No matter what happens on November 8, “Saturday Night Live” is a clear winner this election. And it owes a huge debt to Donald Trump.
Recent Emmy winner Kate McKinnon, who brilliantly portrays Clinton, is the cast’s biggest star. But Alec Baldwin‘s take on Trump has been the most talked-about political impersonation since Tina Fey played Sarah Palin.
Timing is one of the most important parts of comedy, and it’s perfect this fall for “SNL,” a show executive creator Lorne Michaels debuted way back when Gerald Ford was president. This could have been a rebuilding year after the show parted ways with fan favorites Taran Killam and Jay Pharoah over the summer.
But Trump has made this year special — even more than a normal “SNL” election year.
“I think the writers get energized when they’ve got an election,” said Tom Shales, the longtime Washington Post critic, Pulitzer Prize winner, and co-author of “Live From New York: An Uncensored History of ‘Saturday Night Live.’”
“It’s like: Is the cart pulling the horse or the other way around? I don’t know,” Shales told TheWrap. “Do the writers write better because of the excitement of an election, or do they contribute to the excitement, and therefore it’s a self-fulfilling prophecy?”
“It’s a spiking thing,” Shales continued. “The ratings spike when they have an election year, and the show spikes in quality.”
While quality is subjective, the Nielsen numbers aren’t.
The Season 42 premiere earned a 5.8 rating per those Nielsen local-market results, the best premiere since 2008 — the era of Palin. The Oct. 1 season premiere had 12.194 million total viewers with one week’s worth of delayed viewing included, making it the most-watched “SNL” premiere in 22 years.
Overall, 2016 is up 10 percent to-date from 2012, with a 5.3 average versus a 4.8. Not bad for a show entering its fifth decade.

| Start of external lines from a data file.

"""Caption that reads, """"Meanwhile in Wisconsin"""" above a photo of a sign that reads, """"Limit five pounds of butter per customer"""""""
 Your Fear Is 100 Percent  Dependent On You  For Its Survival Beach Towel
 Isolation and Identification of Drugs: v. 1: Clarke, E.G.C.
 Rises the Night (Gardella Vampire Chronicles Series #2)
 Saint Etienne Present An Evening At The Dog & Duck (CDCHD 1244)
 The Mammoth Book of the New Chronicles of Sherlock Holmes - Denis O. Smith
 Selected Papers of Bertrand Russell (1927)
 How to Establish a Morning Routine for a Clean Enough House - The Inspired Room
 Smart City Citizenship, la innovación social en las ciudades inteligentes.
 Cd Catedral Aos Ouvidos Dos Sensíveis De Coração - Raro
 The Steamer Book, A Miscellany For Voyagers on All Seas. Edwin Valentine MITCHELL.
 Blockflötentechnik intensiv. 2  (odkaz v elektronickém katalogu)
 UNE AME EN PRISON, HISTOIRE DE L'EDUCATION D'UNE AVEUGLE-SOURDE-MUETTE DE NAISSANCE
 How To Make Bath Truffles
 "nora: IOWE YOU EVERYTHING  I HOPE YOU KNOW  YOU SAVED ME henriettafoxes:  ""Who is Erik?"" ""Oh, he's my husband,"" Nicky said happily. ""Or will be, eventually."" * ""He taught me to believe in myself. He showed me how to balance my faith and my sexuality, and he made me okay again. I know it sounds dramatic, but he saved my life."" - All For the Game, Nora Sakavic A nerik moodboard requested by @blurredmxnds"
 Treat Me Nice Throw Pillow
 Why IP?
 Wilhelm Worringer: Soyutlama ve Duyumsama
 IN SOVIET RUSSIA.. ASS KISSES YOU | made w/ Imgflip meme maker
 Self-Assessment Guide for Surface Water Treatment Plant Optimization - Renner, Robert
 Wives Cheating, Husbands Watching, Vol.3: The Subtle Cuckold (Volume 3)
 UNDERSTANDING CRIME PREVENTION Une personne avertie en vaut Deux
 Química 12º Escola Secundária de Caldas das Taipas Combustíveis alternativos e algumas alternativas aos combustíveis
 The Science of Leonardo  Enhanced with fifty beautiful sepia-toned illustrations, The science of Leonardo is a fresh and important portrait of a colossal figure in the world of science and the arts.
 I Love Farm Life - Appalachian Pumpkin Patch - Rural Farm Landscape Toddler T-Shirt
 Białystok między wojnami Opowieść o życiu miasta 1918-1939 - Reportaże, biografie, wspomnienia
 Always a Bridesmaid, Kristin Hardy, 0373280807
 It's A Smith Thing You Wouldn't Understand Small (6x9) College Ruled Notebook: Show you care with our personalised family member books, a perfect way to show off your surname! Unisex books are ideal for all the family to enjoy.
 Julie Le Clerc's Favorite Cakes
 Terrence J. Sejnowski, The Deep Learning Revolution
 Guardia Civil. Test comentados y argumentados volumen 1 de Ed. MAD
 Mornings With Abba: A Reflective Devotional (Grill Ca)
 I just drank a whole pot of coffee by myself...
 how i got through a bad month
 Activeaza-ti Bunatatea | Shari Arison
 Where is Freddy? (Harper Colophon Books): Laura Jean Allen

Shales’ fellow critics have liked to say in recent years that “SNL” is at a disadvantage because it airs just once a week, often after all the late-night hosts have had a chance to weigh in one big news stories.
But Trump seems to make bombastic news every day — never-ending material is one of the greatest luxuries of the Trump brand.
For example, the now-infamous Billy Bush/”Access Hollywood” hot-mic story broke on a Friday, so head writers Rob Klein, Bryan Tucker, Chris Kelly and Sarah Schneider had one of the freshest takes the next evening at 11:30 p.m.
The show’s cold open that week found Baldwin-as-Trump apologizing on-air, then making ever-more-horrible comments when he thought his mic was off.
Shales — a self-described “huge, huge fan” of the show — believes the quality and ratings for “SNL” could cool down after the election. He doesn’t believe it’ll be a “going off a cliff”-type situation, however.
Eleven months ago, NBC caught flak for letting Trump host “SNL.” Critics said the show was giving a platform to bigotry and racism.
Shales was not among those voices.
“Even the people who were mad at them and condemn them, that lights them up on the big board,” he said. “More people will tune in then. That’s the business they’re in. It’s not the satire business — it’s the body business, like any other commercial network television program.”
“They’re not particularly culpable,” Shales added. “Would he still be a big star on the political scene if he hadn’t done ‘Saturday Night Live?’ I think so.”
This year, few would accuse the show of giving Trump a pass. Including Trump himself.